Actually, the one-woman show that I saw last week has very little to do with the subject of the title, namely, mothers-in-law. I am one such, and even an ex-one in one case, but not a step one, or not yet, at least (and I hope never).
The play was recommended to me by my son and his wife, and so I was sure it would be about the mother-in-law issue and relationship problems. I soon found that I was greatly mistaken. What we were treated to was a highly original portrayal of the history, emotions, reactions and experiences of a member of the generation of our parents and grandparents in Europe before and after WWII. This was done in such a delicate and oblique way that one had to be on one’s toes and wait for the end of the evening before realizing what the subject of the play really was.
The sold-out performance was held in a small space in one of Jerusalem’s neighbourhoods. The solo actress, Naomi Yoeli, moved about the stage, at times representing her own persona and at others the ex-step-mother-in-law as well as other members of that family living in a small town in pre-war Hungary.
The main character’s family of origin is described by means of a letter from her mother, written shortly before Hungary was invaded by the Germans. In the letter, the happy mother announces the forthcoming marriage of her daughter, Agi, to the scion of a very wealthy family (also Jewish). Although she is careful to preserve the proprieties of good behaviour and social mores, the letter contains accounts of the apparent wealth of her daughter’s future family, to her evident satisfaction.
The almost bare stage contained an elegant round table into which drawers were built. From time to time a random member of the audience would be invited to sit at the table, open one of the drawers and extract its contents. In one instance this was a set of miniature wooden items of furniture typical of a bourgeois European home, in another it was a porcelain plate and bowl, and so on. Each set of items served as a trigger for Naomi, who now assumed the persona of Agi, speaking with a light Hungarian accent, to recount some aspect of her life, sometimes in a rambling highly imaginative way, sometimes evoking the time and place of her youth. In one particularly enchanting moment, she waxes lyrical about a particular Hungarian pastry she loved, whereupon trays of that pastry were handed out to the audience. It was delicious.

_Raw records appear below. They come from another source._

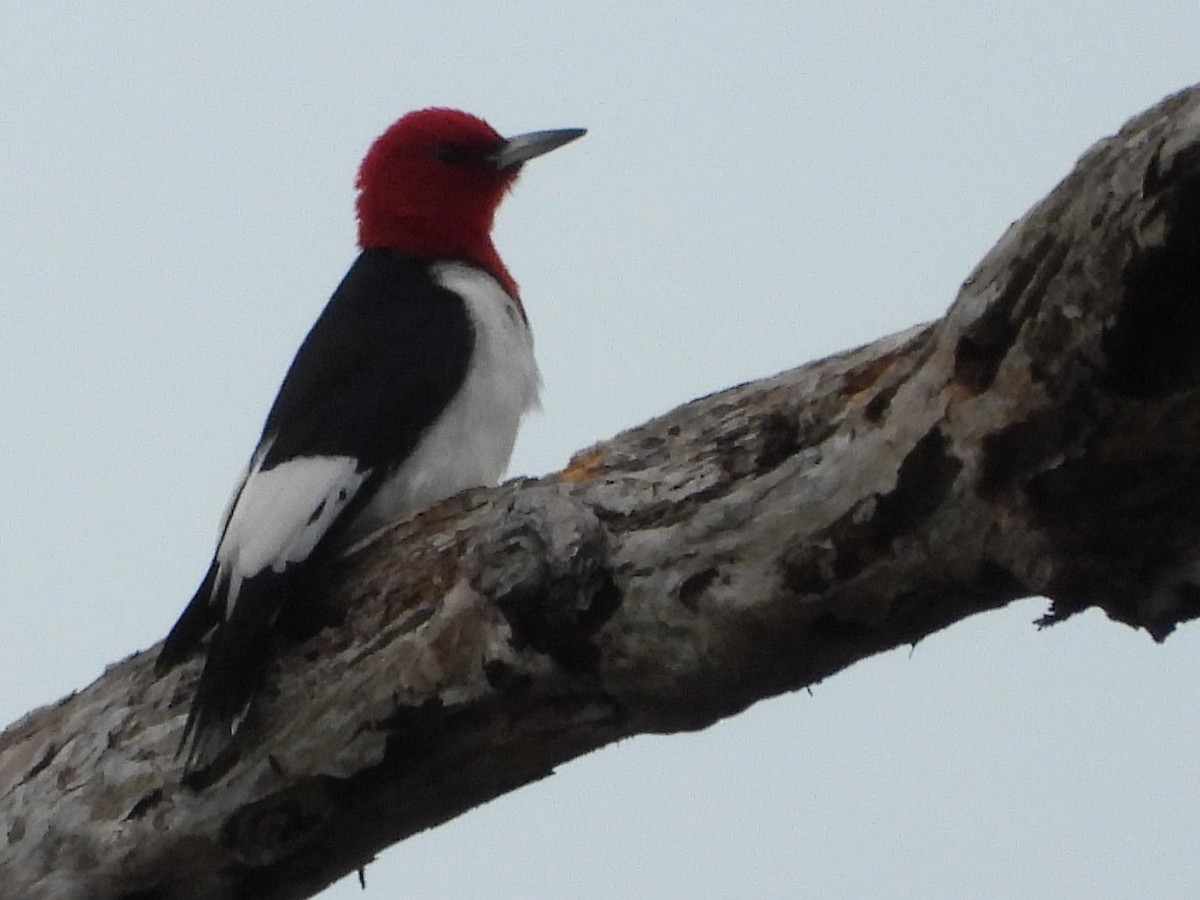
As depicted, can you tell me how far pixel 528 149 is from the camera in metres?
5.01

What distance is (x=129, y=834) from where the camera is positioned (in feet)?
10.1

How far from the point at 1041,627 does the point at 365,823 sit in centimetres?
124

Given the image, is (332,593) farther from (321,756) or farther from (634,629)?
(634,629)

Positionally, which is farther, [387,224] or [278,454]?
[387,224]

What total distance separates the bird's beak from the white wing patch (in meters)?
1.63

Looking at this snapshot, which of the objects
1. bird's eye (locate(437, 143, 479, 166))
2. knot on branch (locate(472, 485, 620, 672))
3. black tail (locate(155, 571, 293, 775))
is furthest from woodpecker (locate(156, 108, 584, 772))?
knot on branch (locate(472, 485, 620, 672))

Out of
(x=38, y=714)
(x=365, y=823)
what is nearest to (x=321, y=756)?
(x=365, y=823)

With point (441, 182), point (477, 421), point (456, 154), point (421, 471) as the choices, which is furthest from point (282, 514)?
point (456, 154)

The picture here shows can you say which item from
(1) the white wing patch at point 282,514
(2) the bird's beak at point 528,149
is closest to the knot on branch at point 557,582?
(1) the white wing patch at point 282,514

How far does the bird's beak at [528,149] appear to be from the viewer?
4984mm

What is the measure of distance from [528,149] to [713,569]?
2.64m

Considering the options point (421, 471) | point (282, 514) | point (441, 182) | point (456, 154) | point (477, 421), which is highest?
point (456, 154)

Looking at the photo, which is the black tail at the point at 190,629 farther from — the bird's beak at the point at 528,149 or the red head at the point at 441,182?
the bird's beak at the point at 528,149

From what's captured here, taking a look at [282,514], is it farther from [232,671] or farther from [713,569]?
[713,569]
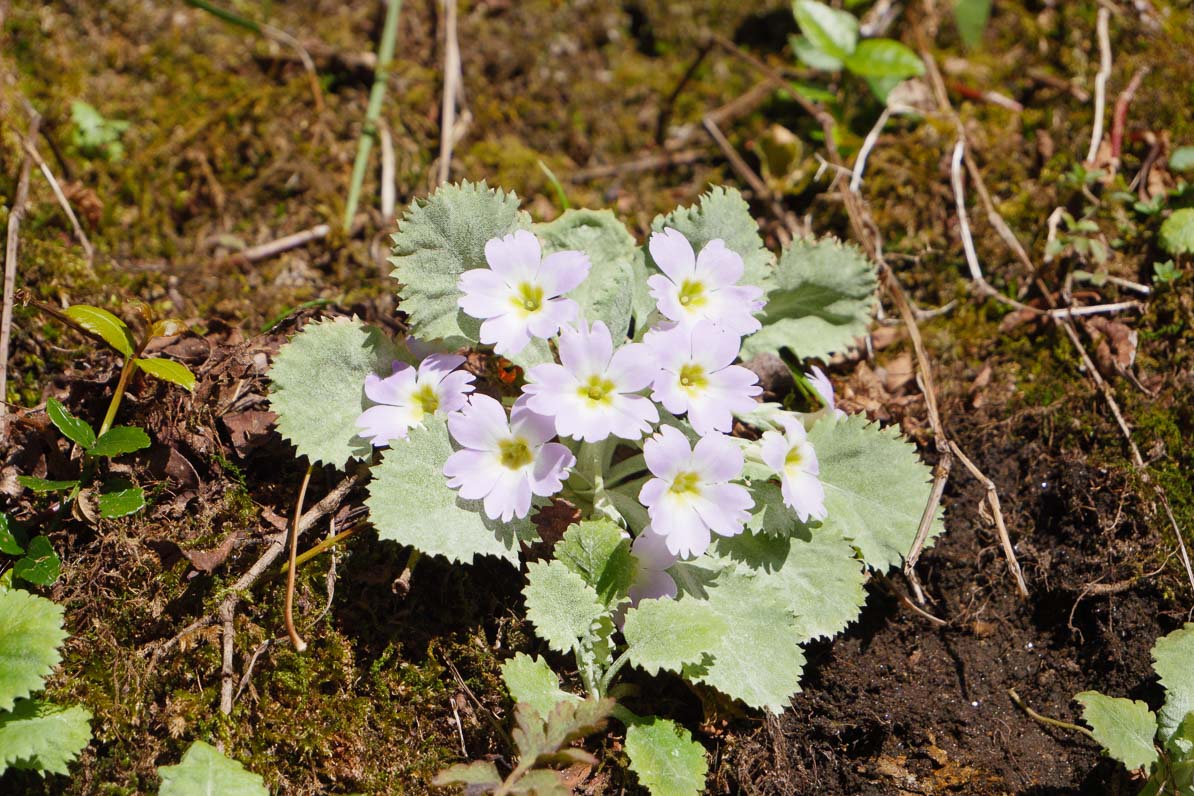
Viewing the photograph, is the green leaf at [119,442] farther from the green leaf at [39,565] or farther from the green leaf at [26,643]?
the green leaf at [26,643]

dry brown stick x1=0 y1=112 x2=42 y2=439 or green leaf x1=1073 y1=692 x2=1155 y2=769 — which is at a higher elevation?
dry brown stick x1=0 y1=112 x2=42 y2=439

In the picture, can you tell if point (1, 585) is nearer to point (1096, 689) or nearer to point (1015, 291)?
point (1096, 689)

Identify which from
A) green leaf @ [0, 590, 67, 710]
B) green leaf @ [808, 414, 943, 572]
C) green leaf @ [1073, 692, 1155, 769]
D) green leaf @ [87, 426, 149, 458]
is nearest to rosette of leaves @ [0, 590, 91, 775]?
green leaf @ [0, 590, 67, 710]

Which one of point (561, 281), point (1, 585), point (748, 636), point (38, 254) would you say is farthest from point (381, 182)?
point (748, 636)

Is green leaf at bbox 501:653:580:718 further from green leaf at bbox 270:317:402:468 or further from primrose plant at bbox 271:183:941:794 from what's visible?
green leaf at bbox 270:317:402:468

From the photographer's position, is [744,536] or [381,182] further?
[381,182]
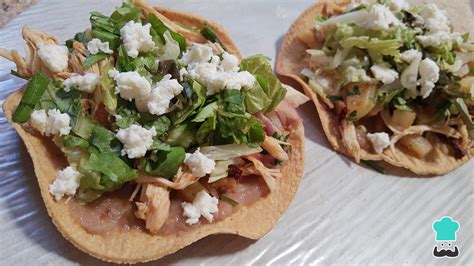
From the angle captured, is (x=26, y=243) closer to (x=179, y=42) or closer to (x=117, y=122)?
(x=117, y=122)

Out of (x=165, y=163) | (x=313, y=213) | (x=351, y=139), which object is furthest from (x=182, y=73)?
(x=351, y=139)

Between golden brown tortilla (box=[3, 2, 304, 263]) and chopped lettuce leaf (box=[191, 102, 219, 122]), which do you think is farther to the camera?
chopped lettuce leaf (box=[191, 102, 219, 122])

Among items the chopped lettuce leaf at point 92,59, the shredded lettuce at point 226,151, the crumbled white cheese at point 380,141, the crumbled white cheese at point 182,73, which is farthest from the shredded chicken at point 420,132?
the chopped lettuce leaf at point 92,59

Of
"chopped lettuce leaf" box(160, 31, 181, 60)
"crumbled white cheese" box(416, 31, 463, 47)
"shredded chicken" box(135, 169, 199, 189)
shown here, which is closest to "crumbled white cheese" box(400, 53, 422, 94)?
"crumbled white cheese" box(416, 31, 463, 47)

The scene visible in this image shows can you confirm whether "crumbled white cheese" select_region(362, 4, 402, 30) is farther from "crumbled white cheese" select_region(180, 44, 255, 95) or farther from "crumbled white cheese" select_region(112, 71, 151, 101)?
"crumbled white cheese" select_region(112, 71, 151, 101)

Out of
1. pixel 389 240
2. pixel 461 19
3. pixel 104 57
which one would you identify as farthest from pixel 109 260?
pixel 461 19

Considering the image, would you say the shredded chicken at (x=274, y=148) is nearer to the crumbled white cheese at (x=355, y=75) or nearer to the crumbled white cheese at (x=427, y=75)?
the crumbled white cheese at (x=355, y=75)

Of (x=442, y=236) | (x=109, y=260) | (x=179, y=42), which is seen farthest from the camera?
(x=442, y=236)
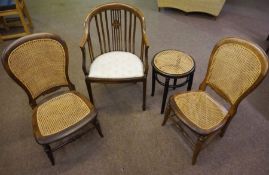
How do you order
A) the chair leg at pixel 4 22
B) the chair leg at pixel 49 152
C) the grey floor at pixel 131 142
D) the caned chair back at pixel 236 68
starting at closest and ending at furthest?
the caned chair back at pixel 236 68
the chair leg at pixel 49 152
the grey floor at pixel 131 142
the chair leg at pixel 4 22

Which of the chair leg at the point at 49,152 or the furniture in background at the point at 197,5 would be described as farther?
the furniture in background at the point at 197,5

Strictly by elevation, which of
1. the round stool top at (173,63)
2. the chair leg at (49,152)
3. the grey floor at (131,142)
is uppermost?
the round stool top at (173,63)

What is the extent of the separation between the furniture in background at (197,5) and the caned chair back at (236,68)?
2113 mm

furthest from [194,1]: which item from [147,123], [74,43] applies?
[147,123]

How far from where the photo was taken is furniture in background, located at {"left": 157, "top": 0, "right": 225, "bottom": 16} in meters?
3.20

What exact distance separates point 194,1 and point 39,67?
272 centimetres

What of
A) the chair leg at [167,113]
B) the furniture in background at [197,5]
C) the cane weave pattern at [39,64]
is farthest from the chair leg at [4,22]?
the chair leg at [167,113]

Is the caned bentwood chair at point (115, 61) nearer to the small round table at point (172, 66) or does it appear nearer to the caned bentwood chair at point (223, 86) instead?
the small round table at point (172, 66)

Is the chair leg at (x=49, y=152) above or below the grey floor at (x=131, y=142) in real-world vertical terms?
above

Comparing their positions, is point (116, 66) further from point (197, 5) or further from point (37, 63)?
point (197, 5)

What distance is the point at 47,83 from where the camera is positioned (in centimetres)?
160

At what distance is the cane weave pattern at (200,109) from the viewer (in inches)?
57.5

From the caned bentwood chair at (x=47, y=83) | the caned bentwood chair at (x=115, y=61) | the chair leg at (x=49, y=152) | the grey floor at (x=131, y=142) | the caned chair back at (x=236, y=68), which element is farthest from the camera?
the caned bentwood chair at (x=115, y=61)

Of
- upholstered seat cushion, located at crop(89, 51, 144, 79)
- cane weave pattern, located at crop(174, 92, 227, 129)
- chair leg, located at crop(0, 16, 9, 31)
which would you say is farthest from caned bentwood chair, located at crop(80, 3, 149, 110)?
chair leg, located at crop(0, 16, 9, 31)
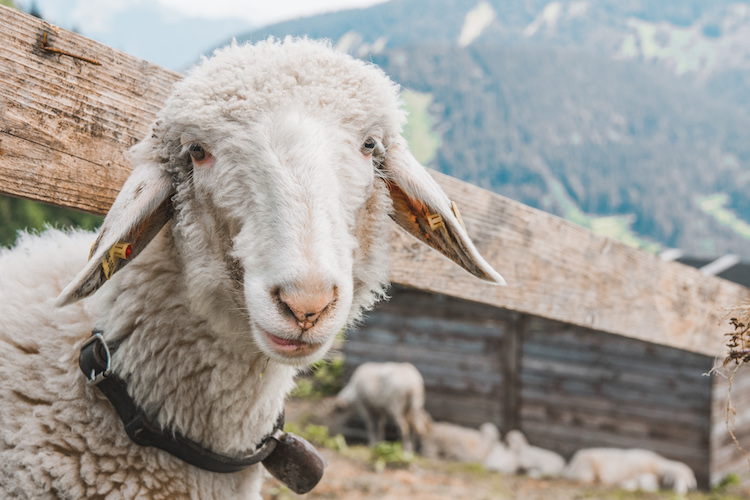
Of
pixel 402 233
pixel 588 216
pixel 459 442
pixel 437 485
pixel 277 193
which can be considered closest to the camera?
pixel 277 193

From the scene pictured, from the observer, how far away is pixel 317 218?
46.1 inches

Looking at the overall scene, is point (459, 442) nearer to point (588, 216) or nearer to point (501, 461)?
point (501, 461)

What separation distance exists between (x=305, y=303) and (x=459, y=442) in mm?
8401

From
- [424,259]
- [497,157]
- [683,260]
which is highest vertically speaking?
[497,157]

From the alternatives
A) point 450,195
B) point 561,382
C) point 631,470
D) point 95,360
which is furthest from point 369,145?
point 561,382

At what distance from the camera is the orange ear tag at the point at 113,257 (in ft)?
4.02

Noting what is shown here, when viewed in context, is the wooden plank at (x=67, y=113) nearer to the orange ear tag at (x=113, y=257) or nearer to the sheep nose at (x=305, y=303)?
the orange ear tag at (x=113, y=257)

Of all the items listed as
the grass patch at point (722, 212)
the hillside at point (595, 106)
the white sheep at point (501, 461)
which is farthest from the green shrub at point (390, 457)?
the grass patch at point (722, 212)

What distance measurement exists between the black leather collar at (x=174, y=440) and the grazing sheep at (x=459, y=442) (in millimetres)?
7589

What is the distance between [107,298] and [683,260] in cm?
1298

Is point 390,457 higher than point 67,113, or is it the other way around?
point 67,113

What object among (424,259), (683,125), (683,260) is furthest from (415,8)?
(424,259)

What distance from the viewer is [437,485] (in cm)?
636

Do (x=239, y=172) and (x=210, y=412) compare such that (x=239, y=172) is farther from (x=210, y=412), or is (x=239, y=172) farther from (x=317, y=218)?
(x=210, y=412)
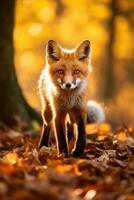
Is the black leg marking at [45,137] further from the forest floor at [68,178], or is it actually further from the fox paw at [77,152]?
the forest floor at [68,178]

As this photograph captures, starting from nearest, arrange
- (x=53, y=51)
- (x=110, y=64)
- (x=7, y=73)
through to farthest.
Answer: (x=53, y=51) → (x=7, y=73) → (x=110, y=64)

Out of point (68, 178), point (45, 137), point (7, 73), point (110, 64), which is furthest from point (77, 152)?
point (110, 64)

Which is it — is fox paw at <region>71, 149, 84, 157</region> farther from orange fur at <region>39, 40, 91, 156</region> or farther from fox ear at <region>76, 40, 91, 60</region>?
fox ear at <region>76, 40, 91, 60</region>

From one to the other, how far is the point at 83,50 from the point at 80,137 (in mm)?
1153

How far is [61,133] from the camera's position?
23.9 ft

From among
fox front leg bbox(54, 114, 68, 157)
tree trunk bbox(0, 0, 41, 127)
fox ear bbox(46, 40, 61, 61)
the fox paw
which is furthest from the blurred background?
the fox paw

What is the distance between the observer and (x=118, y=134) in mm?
9250

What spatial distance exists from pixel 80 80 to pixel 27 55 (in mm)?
25880

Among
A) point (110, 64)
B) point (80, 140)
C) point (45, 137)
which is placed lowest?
point (110, 64)

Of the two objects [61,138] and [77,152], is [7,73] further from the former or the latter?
[77,152]

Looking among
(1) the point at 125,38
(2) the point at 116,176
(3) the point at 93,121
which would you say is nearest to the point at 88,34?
(1) the point at 125,38

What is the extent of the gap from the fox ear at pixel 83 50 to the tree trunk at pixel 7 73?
3.75 metres

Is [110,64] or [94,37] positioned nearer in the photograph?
[110,64]

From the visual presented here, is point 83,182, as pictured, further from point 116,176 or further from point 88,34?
point 88,34
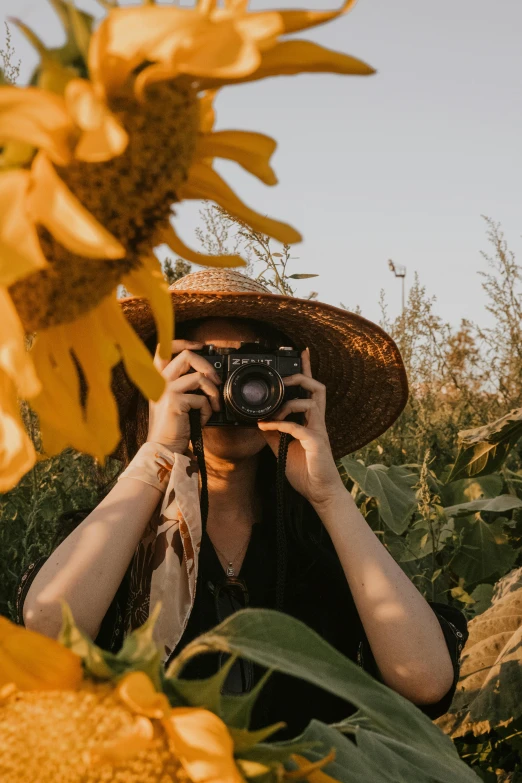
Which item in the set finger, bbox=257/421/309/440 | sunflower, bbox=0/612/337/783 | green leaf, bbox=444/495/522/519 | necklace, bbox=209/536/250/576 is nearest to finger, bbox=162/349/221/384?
finger, bbox=257/421/309/440

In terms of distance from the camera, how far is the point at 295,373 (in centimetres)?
133

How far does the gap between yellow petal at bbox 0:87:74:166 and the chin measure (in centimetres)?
113

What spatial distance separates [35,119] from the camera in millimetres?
233

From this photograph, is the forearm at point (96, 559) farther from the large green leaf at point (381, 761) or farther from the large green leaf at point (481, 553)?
the large green leaf at point (481, 553)

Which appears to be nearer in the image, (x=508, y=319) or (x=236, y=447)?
(x=236, y=447)

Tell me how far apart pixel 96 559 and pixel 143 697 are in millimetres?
970

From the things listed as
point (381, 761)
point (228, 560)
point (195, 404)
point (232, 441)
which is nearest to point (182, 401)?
point (195, 404)

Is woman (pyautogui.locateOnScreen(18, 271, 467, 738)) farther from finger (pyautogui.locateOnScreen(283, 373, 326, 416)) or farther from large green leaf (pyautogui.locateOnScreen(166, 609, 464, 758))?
large green leaf (pyautogui.locateOnScreen(166, 609, 464, 758))

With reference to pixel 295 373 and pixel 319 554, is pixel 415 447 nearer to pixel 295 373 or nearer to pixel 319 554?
pixel 319 554

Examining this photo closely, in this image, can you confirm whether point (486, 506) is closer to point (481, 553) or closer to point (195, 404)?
point (481, 553)

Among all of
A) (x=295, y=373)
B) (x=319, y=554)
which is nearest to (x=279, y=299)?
(x=295, y=373)

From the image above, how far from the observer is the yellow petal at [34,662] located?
0.92 ft

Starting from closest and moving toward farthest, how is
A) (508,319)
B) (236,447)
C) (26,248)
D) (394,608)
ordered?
(26,248) < (394,608) < (236,447) < (508,319)

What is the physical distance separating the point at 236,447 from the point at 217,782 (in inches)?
44.6
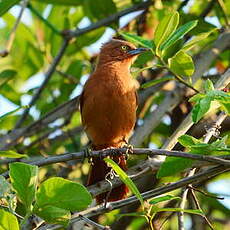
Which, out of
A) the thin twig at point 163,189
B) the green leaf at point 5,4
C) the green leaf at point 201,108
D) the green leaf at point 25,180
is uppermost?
the green leaf at point 5,4

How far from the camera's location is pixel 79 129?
18.6ft

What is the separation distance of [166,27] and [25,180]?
1.24m

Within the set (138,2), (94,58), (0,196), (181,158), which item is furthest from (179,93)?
(0,196)

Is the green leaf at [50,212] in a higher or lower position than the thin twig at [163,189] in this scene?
higher

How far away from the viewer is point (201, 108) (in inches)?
104

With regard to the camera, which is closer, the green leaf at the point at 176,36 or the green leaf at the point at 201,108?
the green leaf at the point at 201,108

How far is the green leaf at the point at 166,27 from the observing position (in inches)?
132

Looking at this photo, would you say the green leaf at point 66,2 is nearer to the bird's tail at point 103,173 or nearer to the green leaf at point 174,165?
the bird's tail at point 103,173

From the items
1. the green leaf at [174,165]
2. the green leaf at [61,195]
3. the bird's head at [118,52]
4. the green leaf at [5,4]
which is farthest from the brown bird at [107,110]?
the green leaf at [61,195]

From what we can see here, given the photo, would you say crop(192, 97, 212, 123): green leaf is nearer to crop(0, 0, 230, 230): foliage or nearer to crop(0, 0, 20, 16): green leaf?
crop(0, 0, 230, 230): foliage

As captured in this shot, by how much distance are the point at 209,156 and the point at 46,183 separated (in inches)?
29.6

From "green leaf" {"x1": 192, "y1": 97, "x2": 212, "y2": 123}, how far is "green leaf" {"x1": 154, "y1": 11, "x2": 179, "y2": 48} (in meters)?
0.81

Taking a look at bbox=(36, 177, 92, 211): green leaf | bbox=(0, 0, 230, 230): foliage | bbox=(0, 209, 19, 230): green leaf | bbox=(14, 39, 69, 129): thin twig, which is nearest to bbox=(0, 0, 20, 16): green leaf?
bbox=(0, 0, 230, 230): foliage

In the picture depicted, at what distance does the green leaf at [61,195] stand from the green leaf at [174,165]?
0.46 meters
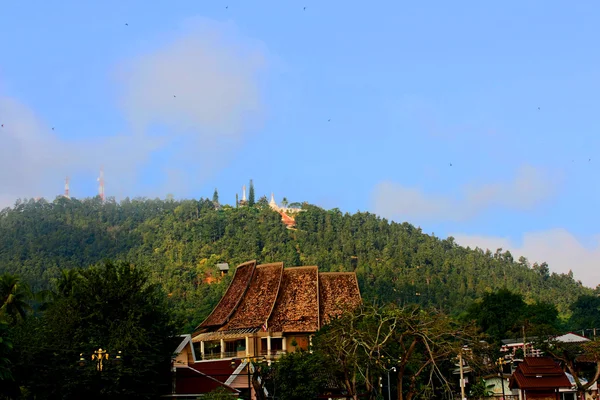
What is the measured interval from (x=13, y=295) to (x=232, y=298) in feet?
65.0

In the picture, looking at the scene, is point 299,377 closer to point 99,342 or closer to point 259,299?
point 99,342

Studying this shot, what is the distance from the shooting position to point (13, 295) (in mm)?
51750

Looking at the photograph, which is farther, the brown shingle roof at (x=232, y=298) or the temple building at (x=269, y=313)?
the brown shingle roof at (x=232, y=298)

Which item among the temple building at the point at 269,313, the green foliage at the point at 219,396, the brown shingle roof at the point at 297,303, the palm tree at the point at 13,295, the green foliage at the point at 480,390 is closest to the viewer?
the green foliage at the point at 219,396

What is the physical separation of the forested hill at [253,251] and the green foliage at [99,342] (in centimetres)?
5020

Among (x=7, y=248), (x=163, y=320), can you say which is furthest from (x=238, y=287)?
(x=7, y=248)

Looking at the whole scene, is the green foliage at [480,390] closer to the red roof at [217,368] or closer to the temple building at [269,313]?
the temple building at [269,313]

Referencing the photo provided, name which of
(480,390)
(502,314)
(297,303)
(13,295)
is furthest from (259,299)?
(502,314)

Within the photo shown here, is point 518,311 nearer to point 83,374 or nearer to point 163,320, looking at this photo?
point 163,320

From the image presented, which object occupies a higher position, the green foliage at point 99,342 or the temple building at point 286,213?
the temple building at point 286,213

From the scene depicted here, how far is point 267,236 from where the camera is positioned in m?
146

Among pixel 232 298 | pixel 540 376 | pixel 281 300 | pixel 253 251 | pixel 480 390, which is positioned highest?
pixel 253 251

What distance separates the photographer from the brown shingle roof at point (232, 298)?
208 feet

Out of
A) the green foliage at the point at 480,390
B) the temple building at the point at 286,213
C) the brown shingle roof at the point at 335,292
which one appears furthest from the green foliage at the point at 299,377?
the temple building at the point at 286,213
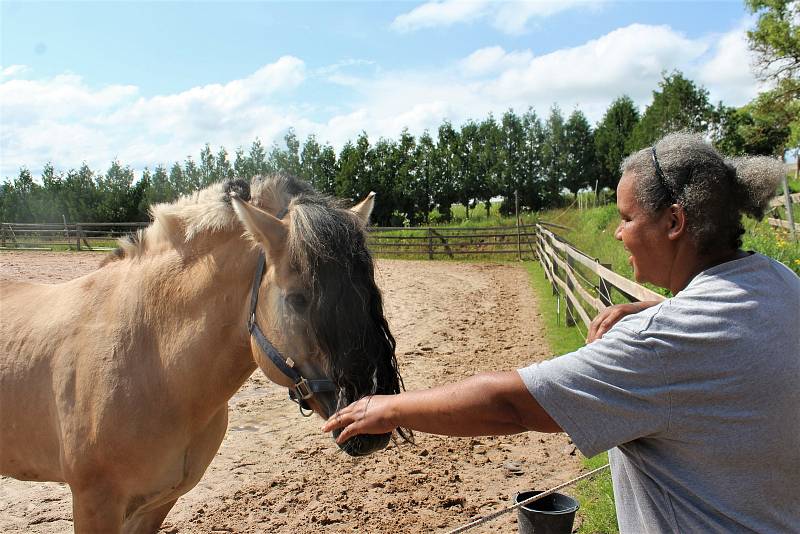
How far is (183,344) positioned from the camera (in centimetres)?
249

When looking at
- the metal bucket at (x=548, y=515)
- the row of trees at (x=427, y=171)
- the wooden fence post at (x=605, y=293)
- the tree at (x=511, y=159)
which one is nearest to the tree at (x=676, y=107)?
the row of trees at (x=427, y=171)

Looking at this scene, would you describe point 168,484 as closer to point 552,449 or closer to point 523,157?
point 552,449

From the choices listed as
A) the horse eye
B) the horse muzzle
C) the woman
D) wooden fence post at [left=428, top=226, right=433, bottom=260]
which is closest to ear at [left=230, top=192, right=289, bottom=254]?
the horse eye

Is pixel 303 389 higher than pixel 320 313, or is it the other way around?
pixel 320 313

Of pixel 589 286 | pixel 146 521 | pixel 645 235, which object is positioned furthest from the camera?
pixel 589 286

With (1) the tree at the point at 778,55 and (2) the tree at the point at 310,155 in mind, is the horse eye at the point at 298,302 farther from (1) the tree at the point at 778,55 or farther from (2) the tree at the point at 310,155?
(2) the tree at the point at 310,155

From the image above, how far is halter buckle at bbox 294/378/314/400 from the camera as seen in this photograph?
2.13 m

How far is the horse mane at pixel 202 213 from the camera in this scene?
251 centimetres

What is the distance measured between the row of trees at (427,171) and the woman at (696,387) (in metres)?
35.5

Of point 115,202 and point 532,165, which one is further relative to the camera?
point 532,165

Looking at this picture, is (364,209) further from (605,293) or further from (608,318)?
(605,293)

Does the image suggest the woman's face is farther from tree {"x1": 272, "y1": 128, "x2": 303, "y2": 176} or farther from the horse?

Thus, not necessarily in consecutive order, we learn about Agi’s childhood and youth, the attempt, together with her husband, Latz, to avoid deportation, the release from the concentration camp and her efforts to find surviving members of her family. There are also accounts of encounters with Russian, French and American soldiers of the Allied Army. No mention is made of the horrors of the camp, which we later learn was Auschwitz. We learn, too, that just prior to the establishment of the State of Israel she and Latz moved there, and that she was not very impressed with the place.
Towards the end of the evening, Agi suddenly becomes more assertive, abandoning the refined, cultured Hungarian lady we have come to know, and in firm tones she repeatedly declares that she refuses to speak about ‘it.’
However, upon hearing a final, apparently innocuous, incident, we learn that Agi and Latz, now a retired professor, were strolling in Haifa with a visiting academic and his wife. The latter asks Agi what it was like in Auschwitz, and upon hearing her noncommittal, evasive reply, which ends the play and could be described as the ‘understatement of the century,’ the stunned, audience breaks into appreciative applause.
The relationship between Agi and Naomi appears to have been a good one, with daily phone calls and regular meetings in a café. We do not learn how Agi attained the ‘ex’ and ‘step’ status that might have been the subject of the play. What has happened, however, is that in the course of the evening we have, almost unwittingly, gained an insight into the psyche of someone who endured Auschwitz and was able to rise above it and live life on her own terms.